Reserve Bank Governor Glenn Stevens cut the benchmark rate by a quarter point to 7 percent last month for the first time in seven years on concern that domestic demand ``could weaken more sharply than necessary.''

Speculation has mounted in the past week that Stevens will be forced to cut by a half point next week, rather than a quarter point, as turmoil on financial markets prompts banks to hoard cash.

The interbank offered rate for Australian banks has climbed 65 basis points to 7.93 percent since Steven's interest-rate reduction last month, when the benchmark rate was 7 percent. The interbank rate is a gauge of bank funding.

Australian bank stocks have been buffeted after the U.S. government's $700 billion bailout for Wall Street was rejected by the House of Representatives. Commonwealth Bank has tumbled 23 percent this year, Westpac is down 15 percent, Australia & New Zealand Banking Group has declined 31 percent and National Australia Bank 32 percent.

Emotive Issue

Investors have increased bets on the size of the Reserve Bank's potential rate cut next week, according to a Credit Suisse Group index of interest-rate swaps. The chance of a 50 basis point reduction was 79 percent at 1:15 p.m. in Sydney, compared with 14 percent on Sept. 15.

Eleven of 18 economists surveyed by Bloomberg News yesterday predicted Stevens will cut the rate by half a point and seven expect a quarter-point reduction.

Cuts to the benchmark interest rate are an emotive issue in Australia, where around 90 percent of homeowners have variable- rate mortgages. That contrasts with the U.S., where the most borrowers have fixed-rate loans.

Prior to last month's central bank rate reduction, Australia's major lenders added an average 105 basis points to mortgage rates this year. Stevens had raised the benchmark by a total of 50 basis points in that time.

Bank Defense

``Australian banks have the capacity, given their profitability, given their size, to pass on in full any official interest-rate cut from the Reserve Bank,'' said Turnbull, who heads a coalition of opposition Liberal and National parties.

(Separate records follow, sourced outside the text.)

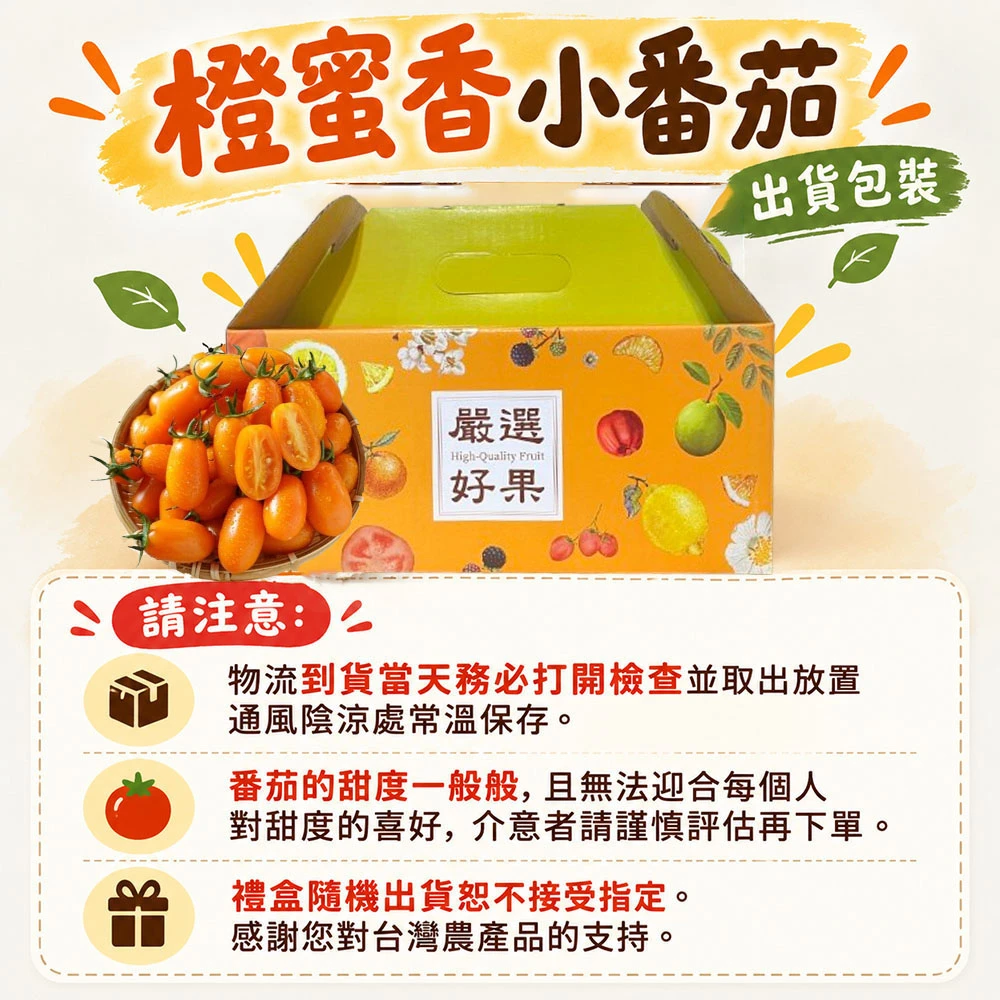 高雄美濃橙蜜香小番茄禮盒4斤 1盒/2盒/4盒/6盒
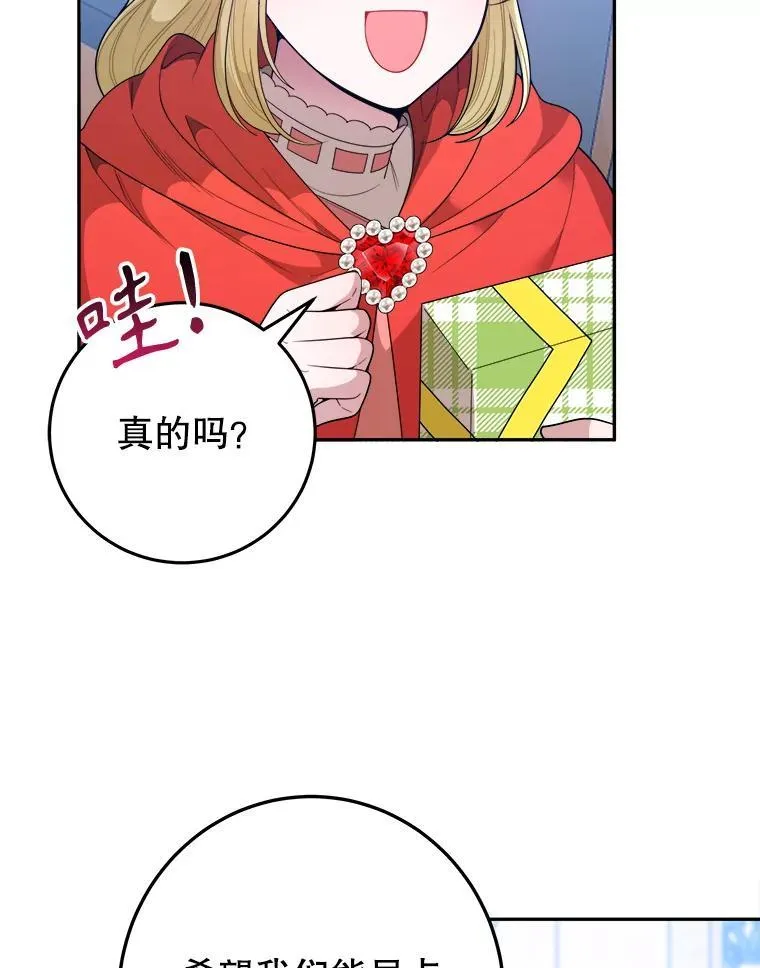 74.伊凡娜的秘密 第36页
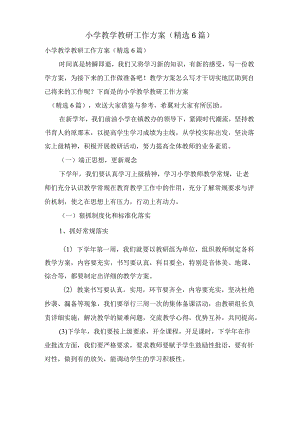 小学教学教研工作计划(6篇).docx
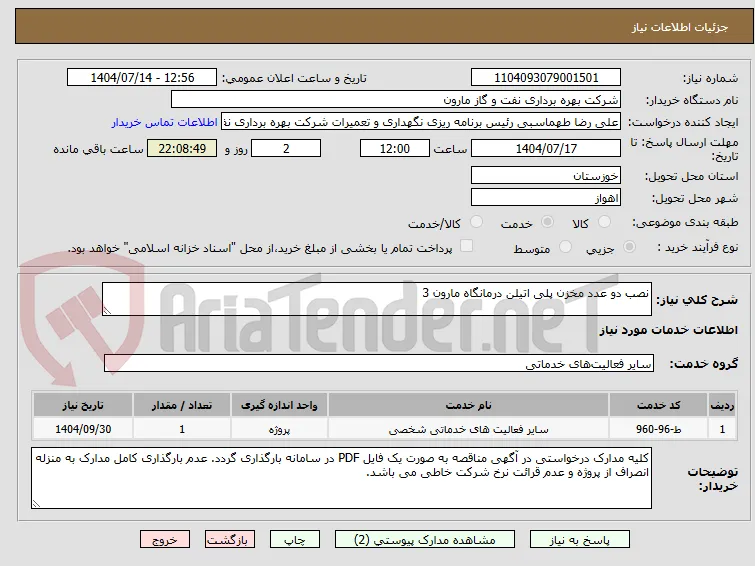 نصب دو عدد مخزن پلی اتیلن درمانگاه مارون 3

``Wayne Swan seems to have run up the white flag as far as interest rates are concerned with banks.''

Banks have rejected Turnbull's statement for showing a ``lack of understanding about the funding position of banks,'' according to the Australian Bankers' Association.

Demands by Turnbull to cut rates in full ``would potentially weaken the banks and further undermine the position of non-bank lenders at a crucial time for there to be stability in the sector,'' the association said in a statement.

Mike Smith, chief executive officer of ANZ Bank, signaled last week the nation's fourth-largest lender may not pass to mortgage customers all of any central bank rate cuts.

`Wait and See'

``It's in nobody's interests to keep rates high,'' Smith said. ``I want to reduce rates as well. However, I have to fund a book. We will have to wait and see.''

Commonwealth Bank's mortgages head Jim Sheffield told a parliamentary committee in Canberra on Sept. 25 that the bank would pass on ``as much to our customers as we can afford.

``But you have also got to bear in mind that we are in very turbulent waters at the moment,'' Sheffield said.

Banks and other lenders ``continue to face heightened levels of uncertainty in financial markets and future Reserve Bank rate cuts may not find their way to home loan borrowers,'' Fitch Ratings said in a report today.